In her own work, Delia wholeheartedly embraces some tropes — her investigators are outsiders, allowing them a greater freedom to act — but turns others — like the detective brandishing a firearm — inside out.

“I took some of those basic tropes — the lone wolf, the operative who is cynical and divorced truly from almost every human contact who is often in his cups, who has plenty of women at his beck and call and a high powered car as well and lots of access to guns and uses them frequently. I took some of those and said I’m not going to go with that,” she says.

Her new series features PI Vandy Myrick, based in the most general way on Delia’s cousin, Esther Myricks, who with her husband ran a small security agency in Chicago in the 1960s and 1970s. Their cases involved insurance fraud and background checks, not murder, but the precedent of watching her cousin operate in a profession generally not accessible to women inspired Delia to create Vandy, a Black woman investigator who, admittedly, has a bit more violent and dangerous portfolio than her namesake did.

“I wanted to build for Vandy a circle of resilience, a group of women who are in their own ways high-powered professionals but who provide friendship when she needs it but a check on her most destructive instincts. I was very consciously bending the trope of the lone wolf operative,” Delia says.

4) Set yourself up for series success — If you’re looking to write a series, it’s hard to beat a private detective as your main character.
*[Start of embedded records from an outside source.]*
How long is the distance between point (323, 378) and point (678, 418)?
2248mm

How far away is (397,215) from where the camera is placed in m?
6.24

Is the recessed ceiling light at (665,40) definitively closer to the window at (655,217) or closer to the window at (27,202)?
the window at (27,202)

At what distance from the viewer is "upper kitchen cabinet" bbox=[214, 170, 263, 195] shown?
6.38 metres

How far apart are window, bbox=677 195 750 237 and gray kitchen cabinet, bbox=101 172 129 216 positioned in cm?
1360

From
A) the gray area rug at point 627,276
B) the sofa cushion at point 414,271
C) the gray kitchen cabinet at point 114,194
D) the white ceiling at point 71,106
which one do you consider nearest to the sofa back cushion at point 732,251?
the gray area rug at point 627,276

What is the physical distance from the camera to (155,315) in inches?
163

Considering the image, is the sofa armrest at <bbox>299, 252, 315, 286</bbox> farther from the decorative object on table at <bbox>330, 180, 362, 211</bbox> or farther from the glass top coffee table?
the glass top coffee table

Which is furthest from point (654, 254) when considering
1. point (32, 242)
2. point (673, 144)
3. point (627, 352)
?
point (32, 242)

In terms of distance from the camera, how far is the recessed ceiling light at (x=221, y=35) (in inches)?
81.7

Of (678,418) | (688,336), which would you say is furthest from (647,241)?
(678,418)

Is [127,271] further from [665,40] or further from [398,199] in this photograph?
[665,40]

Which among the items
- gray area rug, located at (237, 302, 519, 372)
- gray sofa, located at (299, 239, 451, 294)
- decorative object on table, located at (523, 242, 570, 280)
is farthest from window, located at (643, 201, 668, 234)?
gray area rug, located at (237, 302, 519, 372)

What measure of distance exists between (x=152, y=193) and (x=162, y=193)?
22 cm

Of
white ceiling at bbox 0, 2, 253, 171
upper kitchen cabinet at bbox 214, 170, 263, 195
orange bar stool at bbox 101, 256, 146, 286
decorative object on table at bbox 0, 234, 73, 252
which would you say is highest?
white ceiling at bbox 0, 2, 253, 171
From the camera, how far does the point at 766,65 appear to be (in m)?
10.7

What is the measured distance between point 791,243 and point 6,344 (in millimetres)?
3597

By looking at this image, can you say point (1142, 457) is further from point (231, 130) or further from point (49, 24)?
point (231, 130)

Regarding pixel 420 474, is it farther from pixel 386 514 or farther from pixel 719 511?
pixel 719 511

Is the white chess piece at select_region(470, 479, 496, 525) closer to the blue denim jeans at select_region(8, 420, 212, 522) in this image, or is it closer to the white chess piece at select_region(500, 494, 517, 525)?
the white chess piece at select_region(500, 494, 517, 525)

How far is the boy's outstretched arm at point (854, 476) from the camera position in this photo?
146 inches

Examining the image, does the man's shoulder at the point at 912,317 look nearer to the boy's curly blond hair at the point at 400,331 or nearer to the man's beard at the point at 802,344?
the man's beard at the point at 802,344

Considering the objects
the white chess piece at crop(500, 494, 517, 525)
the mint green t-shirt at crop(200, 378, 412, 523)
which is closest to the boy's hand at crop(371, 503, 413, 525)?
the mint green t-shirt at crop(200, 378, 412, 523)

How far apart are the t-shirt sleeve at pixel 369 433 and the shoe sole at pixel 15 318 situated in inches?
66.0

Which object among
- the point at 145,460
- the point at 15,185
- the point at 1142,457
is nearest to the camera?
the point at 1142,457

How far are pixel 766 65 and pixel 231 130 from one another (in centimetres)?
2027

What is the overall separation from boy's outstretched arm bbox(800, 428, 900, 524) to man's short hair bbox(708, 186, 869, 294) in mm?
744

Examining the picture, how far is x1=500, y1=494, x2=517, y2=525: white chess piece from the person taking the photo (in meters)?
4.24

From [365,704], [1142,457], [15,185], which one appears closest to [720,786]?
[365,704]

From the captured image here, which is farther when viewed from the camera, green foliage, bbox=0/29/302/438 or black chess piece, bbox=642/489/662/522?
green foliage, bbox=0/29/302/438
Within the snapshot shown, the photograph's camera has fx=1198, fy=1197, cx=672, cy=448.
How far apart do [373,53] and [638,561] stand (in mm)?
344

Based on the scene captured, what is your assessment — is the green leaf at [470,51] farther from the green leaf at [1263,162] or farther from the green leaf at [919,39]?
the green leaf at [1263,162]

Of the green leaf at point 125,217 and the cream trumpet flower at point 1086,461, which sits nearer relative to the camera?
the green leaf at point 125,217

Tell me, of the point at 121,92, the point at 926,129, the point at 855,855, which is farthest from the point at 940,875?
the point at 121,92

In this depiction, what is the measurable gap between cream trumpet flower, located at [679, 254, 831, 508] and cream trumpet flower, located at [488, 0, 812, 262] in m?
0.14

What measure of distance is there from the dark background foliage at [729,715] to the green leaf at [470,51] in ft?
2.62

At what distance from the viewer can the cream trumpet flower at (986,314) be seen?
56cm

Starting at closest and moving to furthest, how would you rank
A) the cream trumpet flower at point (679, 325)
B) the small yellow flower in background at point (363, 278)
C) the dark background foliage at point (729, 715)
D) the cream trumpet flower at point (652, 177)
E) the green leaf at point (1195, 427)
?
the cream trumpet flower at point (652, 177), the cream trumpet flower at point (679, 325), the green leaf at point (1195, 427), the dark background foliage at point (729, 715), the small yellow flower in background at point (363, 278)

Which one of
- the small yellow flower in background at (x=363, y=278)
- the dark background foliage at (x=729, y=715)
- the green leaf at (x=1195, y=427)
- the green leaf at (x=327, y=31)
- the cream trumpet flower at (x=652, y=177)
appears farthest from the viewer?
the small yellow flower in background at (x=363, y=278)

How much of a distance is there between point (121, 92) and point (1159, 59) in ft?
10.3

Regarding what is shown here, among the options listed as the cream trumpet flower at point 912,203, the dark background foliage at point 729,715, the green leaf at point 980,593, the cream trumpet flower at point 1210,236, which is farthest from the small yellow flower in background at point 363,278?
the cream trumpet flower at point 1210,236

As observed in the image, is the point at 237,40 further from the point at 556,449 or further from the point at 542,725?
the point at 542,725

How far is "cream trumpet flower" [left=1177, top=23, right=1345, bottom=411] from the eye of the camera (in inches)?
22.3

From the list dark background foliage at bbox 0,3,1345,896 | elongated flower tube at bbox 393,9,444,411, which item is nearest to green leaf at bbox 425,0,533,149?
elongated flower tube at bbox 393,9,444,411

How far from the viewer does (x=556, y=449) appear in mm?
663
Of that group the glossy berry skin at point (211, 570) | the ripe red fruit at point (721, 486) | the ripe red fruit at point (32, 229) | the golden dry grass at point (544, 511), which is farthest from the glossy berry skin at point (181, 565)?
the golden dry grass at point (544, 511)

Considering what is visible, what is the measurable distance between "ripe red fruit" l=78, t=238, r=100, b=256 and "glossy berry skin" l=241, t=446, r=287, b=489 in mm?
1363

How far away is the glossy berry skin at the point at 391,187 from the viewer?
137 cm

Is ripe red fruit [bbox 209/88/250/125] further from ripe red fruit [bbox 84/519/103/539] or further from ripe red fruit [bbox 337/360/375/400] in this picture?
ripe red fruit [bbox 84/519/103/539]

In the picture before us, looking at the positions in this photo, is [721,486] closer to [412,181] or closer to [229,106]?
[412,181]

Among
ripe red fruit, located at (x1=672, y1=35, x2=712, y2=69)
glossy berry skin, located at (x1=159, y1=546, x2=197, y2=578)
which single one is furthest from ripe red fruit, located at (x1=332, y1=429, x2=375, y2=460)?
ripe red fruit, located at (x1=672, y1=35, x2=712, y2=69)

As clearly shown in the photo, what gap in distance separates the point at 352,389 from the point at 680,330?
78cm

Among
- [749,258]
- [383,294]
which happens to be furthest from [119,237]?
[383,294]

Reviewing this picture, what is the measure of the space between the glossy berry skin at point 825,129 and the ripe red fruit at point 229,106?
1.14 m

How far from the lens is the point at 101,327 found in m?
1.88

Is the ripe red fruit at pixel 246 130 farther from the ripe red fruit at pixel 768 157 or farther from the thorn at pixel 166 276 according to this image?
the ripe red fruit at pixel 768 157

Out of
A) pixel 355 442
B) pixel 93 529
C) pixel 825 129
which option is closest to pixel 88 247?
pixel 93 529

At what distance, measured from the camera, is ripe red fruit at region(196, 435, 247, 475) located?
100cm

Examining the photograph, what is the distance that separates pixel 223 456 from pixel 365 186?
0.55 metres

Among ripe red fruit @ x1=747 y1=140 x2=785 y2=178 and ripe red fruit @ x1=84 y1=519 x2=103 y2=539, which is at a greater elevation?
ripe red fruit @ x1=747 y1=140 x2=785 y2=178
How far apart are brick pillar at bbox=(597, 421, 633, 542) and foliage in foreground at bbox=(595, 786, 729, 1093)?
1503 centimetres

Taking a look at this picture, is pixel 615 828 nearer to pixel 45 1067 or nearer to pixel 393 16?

The nature of the PI’s work means there will always be another case, another reason to investigate.

“But it’s important as you build out your series to think not only about your PI but also the people around him or her,” Delia says. “Those people have to have very vibrant and layered lives of their own. You have to be strong in developing the individuality and the interests and the liveliness of the language and the backstory of a number of the characters around your main character.”

But, she says, don’t get so caught up in the fun of creating surprising side characters that you overwhelm the reader.

“You don’t want to have so many that you lose track of your story,” Delia says. “And they all, one way or another, have to contribute to the core story.”

5) Know the ending — You don’t have to write the climax and resolution first, but it’s helpful to know where you’re going, Delia says.

“You can always change it. You’re the only one who knows,” she says, “but it helps you plant clues, plant theme, plant references that neither the reader nor the investigator know are there until you get to the end.”

Delia says she’s part pantser and part plotter, and she’s happy to let characters lead her in new and exciting directions.

“I’m definitely open to hearing from the characters. Once you’ve got the character, put them in a situation, like real human beings they just go. They respond in ways that are consistent with their background, history, knowledge, and goals. That’s how your plot works its way out,” she says.